For the purpose of preprocessing, two different approaches were investigated: (1) we scaled the image intensities between 0-255 before extracting the patches and (2) we applied GCN normalization to obtain the zero mean over the input patches. Both the approaches showed different impact on the fine-tuning process, with the GCN approach showing higher performance compared with the scaling approach. Thus, the results in Exp#2 and 3 were performed using GCN preprocessing. Further, we investigated different stride values, which resulted in a smaller or larger number of patches than those presented in Sec. 3. Increasing the stride also increases the similarity in the input data (owing to higher overlap), and vice-versa. It was observed that CNNs performed better when trained with patches with more variability in spite of a small amount of input data compared with the number of CNN parameters to be trained.

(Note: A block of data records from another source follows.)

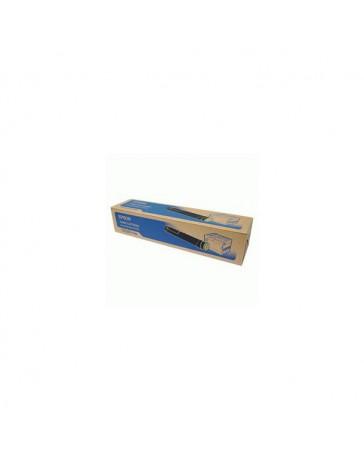 TONER EPSON ORIGINAL C13S050195 C9100 AMARILLO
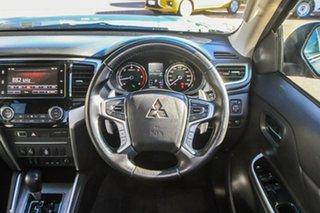 2020 Mitsubishi Triton MR MY20 GLS Double Cab Premium Grey 6 Speed Sports Automatic Utility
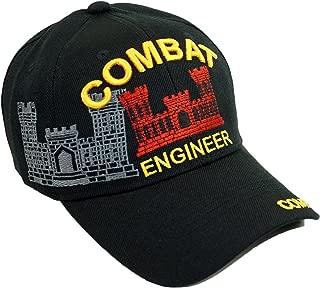 Best marine combat engineer Reviews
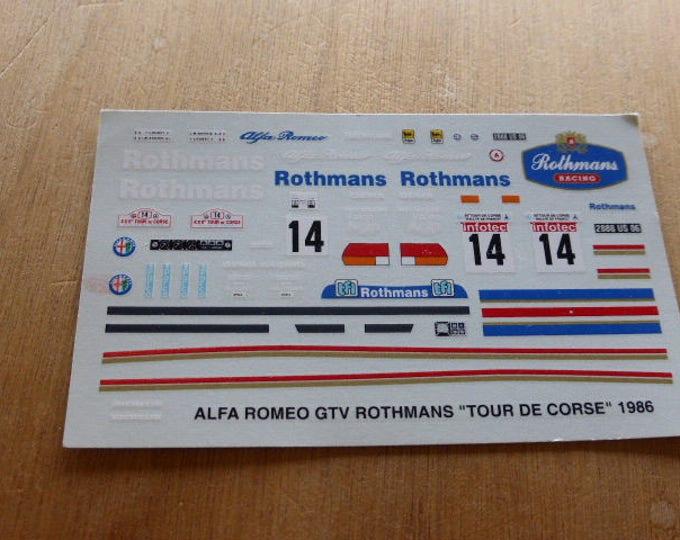 high quality 1:43 decals Alfa Romeo Alfetta GTV6 Gr.A Rothmans Tour de Corse 1986 Loubet
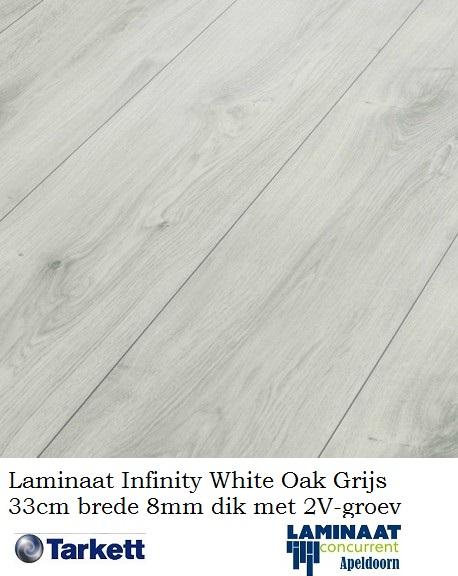 6b296eee573 Tarkett Infinity White Oak Grijs 33cm brede laminaat. Aanbieding! ; 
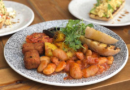50% OFF Breakfast Menu Olive Tree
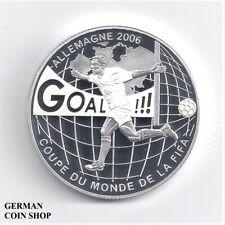Kongo Congo 10 Francs 2004 FIFA World Cup 2006 Silber PP Fußball - silver soccer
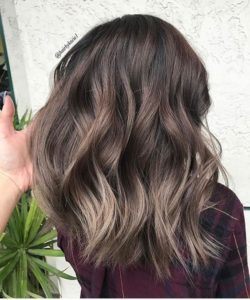 Mushroom Ash Brown Highlights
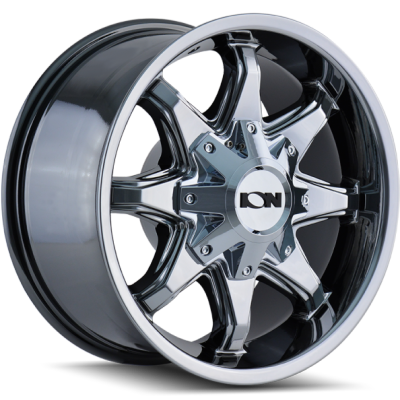 Ion Wheels 181C Chrome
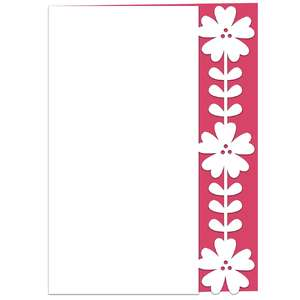 wild rose stem lace edged card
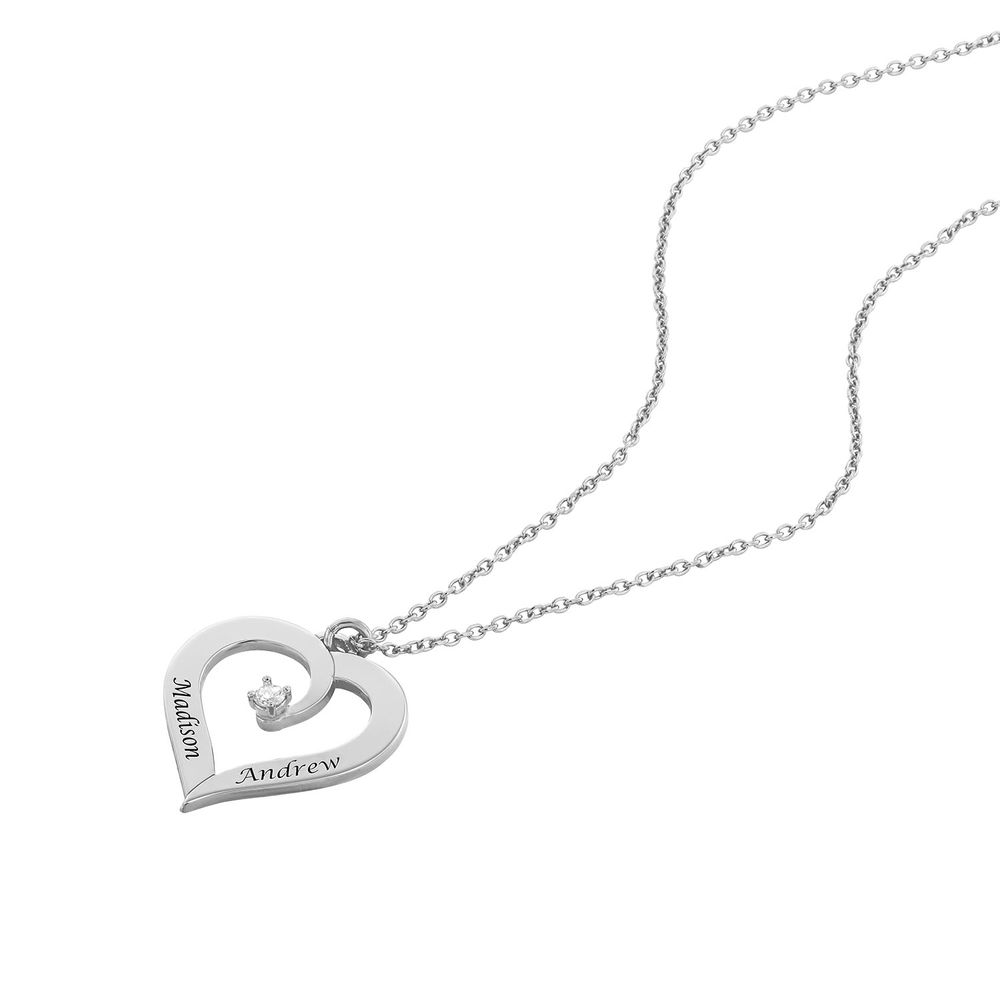 Yksilöity sydänkaulakoru timantilla, Sterling-hopea - 1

This behavior could be explained by the use of data augmentation at every epoch during training, which increases the size of the data by increasing variations in the input data.

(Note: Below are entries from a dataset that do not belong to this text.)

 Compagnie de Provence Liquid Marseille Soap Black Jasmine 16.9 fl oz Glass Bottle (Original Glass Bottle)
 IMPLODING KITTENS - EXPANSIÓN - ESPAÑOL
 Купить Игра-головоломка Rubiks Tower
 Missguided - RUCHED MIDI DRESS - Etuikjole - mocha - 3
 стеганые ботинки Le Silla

There are some important things to note about training the CNN: (1) we tried to fine-tune the CNNs by training only the last few layers (also referred to as shallow tuning), as discussed in the literature,31,33 with no significant improvement in the classification results on the CBIS-DDSM and INbreast dataset.44 So, we finally fine-tuned the CNNs by training all the layers at a small learning rate. (2) It was also observed that the random weight initialization took a larger number of epochs to converge than initializing using ImageNet weights.
5. Conclusions
In this work, a transfer learning approach is used for automated mass detection in mammograms. For this purpose, widely used CNN models are analyzed for the detection of breast masses using two public mammogram databases (CBIS-DDSM and INbreast). The methodology presented uses regions of an image (patches) to train the CNNs. The results of training the CNN on CBIS-DDSM demonstrated that the feature domain of the CNN can be well adapted from natural images to classify masses in mammograms. Thereafter, it has been shown that the performance of CNN (in terms of mass detection) can be substantially enhanced using the transfer learning from the images of similar domain (i.e., mammograms), compared with the images of different domains (natural images). The automated framework developed in the work (using InceptionV3) has shown to obtain the best results based on TPR and FPI, outperforming current state-of-the-art approaches using the same INbreast dataset.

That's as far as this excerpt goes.